Читаем Стужа полностью

Речь идет о процессе отрицания, «изничтожения», «корректуры» («Изничтожение», 1986 и «Корректура», 1975 — так названы два его романа). Речь идет и о том, чтобы «стереть», уничтожить само рассказывание историй, традиционное повествование. Томас Бернхард назвал себя однажды «разрушителем историй», тем, кто сразу обрывает повествование, стоит только занимательному сюжету «показаться из-за бугорка прозы». Тем самым Бернхард выступает против одной из наших основных жизненных потребностей: все мы хотим и любим рассказывать разные истории, любим повествовать. Бернхард же заявляет (как многие авторы до него, в том числе Рильке и Музиль), что время рассказывать истории кануло в прошлое. Всеохватное, адекватное миру повествование, рассказывание более невозможно, оно дробится, распадается на фрагменты. Подобным же образом он поступает и в своих пьесах, систематически разрушая диалог как основу, которая оживляла бы драматическое произведение. Предприятие это вполне рискованное, ведь драма живет диалогом, конфликтом. Бернхард же переводит их в монолог, и искусство монолога приобретает свое оригинальное выражение в его повествовательной прозе и драматических произведениях. Бытует мнение, что все это крайне скучно, и эта монотония многих критиков приводила в замешательство. О Бернхарде писали как об «альпийском Беккете и человеконенавистнике», однако параллель с Беккетом стоит рассматривать лишь как относительно достоверную. Именно благодаря монотонии Бернхард создает на сцене напряжение. Один из персонажей произносит монолог, другой молча слушает его, и зрителю вдруг становится ясно, насколько важен этот молчащий и слушающий персонаж. Его молчание в конце концов оборачивается критикой того, о чем в пьесе говорится. Бернхард заставляет актеров совершать на сцене самые простые действия. Один из персонажей гладит белье, или кому-то подают костюм, чтобы он оделся; на сцене возникает обыденность, повседневность, представленная в пантомиме, и действия, молча выполняемые актерами, по мере движения пьесы приобретают весомость и выполняют определенную функцию. Существует лишь немного драматургов, которые могут столь суверенно, как Бернхард, обращаться с великим искусством молчания.
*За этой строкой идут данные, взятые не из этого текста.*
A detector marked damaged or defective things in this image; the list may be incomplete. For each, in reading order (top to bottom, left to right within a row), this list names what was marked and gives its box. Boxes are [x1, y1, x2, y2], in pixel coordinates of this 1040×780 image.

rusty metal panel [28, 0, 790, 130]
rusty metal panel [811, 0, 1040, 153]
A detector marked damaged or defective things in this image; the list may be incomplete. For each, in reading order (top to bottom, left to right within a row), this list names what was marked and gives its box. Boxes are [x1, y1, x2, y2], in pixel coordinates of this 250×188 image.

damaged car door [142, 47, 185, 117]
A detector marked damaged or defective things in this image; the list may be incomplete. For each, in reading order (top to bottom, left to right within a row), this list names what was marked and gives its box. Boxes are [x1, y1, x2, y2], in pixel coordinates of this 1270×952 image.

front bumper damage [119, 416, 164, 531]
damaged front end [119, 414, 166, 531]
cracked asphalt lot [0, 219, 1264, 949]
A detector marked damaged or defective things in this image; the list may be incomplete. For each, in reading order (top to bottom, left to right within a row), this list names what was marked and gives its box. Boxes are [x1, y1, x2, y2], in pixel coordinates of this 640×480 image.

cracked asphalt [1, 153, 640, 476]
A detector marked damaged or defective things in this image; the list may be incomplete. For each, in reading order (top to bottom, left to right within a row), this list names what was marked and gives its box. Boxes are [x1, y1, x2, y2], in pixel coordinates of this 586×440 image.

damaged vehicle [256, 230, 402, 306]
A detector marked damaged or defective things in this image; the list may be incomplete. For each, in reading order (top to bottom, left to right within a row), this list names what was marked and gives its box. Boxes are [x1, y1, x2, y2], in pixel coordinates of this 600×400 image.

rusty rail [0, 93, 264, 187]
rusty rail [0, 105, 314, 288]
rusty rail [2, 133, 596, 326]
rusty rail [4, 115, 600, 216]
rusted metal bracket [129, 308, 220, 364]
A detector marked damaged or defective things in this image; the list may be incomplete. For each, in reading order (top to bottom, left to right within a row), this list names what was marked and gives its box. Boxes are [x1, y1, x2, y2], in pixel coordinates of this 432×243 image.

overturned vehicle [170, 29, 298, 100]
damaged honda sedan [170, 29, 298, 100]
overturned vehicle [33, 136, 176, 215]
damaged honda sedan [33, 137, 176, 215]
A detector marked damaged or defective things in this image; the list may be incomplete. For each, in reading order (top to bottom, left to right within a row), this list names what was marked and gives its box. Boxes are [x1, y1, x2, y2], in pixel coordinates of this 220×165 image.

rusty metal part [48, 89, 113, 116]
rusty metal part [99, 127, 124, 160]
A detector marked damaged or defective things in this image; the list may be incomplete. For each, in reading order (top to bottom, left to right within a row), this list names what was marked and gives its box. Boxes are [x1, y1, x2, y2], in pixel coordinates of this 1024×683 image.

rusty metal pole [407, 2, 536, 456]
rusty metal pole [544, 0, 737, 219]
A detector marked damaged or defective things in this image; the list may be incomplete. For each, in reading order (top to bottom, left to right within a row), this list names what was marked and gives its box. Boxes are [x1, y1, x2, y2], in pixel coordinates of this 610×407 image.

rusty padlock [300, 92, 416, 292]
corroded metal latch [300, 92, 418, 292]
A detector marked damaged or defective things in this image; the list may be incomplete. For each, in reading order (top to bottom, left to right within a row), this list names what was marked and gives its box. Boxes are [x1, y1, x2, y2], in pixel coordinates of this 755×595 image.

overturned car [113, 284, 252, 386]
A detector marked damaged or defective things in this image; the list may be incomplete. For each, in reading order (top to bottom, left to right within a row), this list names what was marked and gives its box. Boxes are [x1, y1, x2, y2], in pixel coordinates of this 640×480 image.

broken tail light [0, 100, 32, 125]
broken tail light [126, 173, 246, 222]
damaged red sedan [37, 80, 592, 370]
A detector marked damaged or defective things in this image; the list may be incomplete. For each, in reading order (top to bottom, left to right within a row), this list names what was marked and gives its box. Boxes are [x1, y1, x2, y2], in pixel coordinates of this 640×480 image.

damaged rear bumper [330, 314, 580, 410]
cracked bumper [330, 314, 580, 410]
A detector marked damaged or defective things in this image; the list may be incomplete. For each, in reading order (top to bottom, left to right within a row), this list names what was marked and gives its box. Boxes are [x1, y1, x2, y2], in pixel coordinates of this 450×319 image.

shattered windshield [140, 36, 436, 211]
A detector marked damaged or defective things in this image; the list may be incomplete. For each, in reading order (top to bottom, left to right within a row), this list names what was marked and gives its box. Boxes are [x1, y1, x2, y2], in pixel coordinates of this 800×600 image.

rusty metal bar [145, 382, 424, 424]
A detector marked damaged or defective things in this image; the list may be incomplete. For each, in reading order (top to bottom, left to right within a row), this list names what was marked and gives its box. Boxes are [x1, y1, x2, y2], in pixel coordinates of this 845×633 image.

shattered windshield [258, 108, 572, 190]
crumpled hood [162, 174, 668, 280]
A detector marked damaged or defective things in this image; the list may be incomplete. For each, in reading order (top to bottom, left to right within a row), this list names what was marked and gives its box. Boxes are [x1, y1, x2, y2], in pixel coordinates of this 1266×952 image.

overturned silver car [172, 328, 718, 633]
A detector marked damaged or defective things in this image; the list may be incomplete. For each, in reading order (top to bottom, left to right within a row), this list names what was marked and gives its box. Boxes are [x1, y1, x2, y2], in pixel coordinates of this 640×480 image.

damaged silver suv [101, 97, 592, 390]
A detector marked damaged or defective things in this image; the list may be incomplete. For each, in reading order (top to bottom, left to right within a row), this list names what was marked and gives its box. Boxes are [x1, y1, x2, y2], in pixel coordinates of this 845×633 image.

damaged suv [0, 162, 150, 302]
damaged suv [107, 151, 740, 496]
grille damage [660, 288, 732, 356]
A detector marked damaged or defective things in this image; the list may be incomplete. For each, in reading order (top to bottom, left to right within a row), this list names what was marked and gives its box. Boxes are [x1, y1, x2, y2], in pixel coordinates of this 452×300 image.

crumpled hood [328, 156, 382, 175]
Однако зрители и читатели обнаруживают, что их лишают красивых историй, эффектных финалов и развязок: произведения Бернхарда заканчиваются как бы вдруг, в них все остается открытым, они сами открывают нечто. Ему известно, что в искусстве более не может быть ничего закругленного, ничего завершенного, он знает, что эстетический выбор в пользу фрагментарности, незавершенности есть честный выбор художника. Истории, которые рассказывает Бернхард, невозможно пересказать, любая из них ускользает от попытки с помощью нашей интерпретации превратить ее в нечто целое, завершенное.

Бернхард сбивал с толку своих читателей и критиков в первую очередь тем, что его прозу нельзя было мерить теми мерками, которые мы прилагаем к реалистическим произведениям. «Все в моих книгах искусственно», — не раз подчеркивал он. Он осознавал, что отображение реальности невозможно и в лучшем случае удается создать ложное ее отражение. К этой сфере воздействия его произведений относится и язык безапелляционности, абсолютизация суждений и оценок, выносимых его персонажами. Каждый, кто читал книги Бернхарда, находился под впечатлением бурного потока абсолютных степеней сравнения, высказываний исключительно резких и претендующих на абсолютность и всеохватность.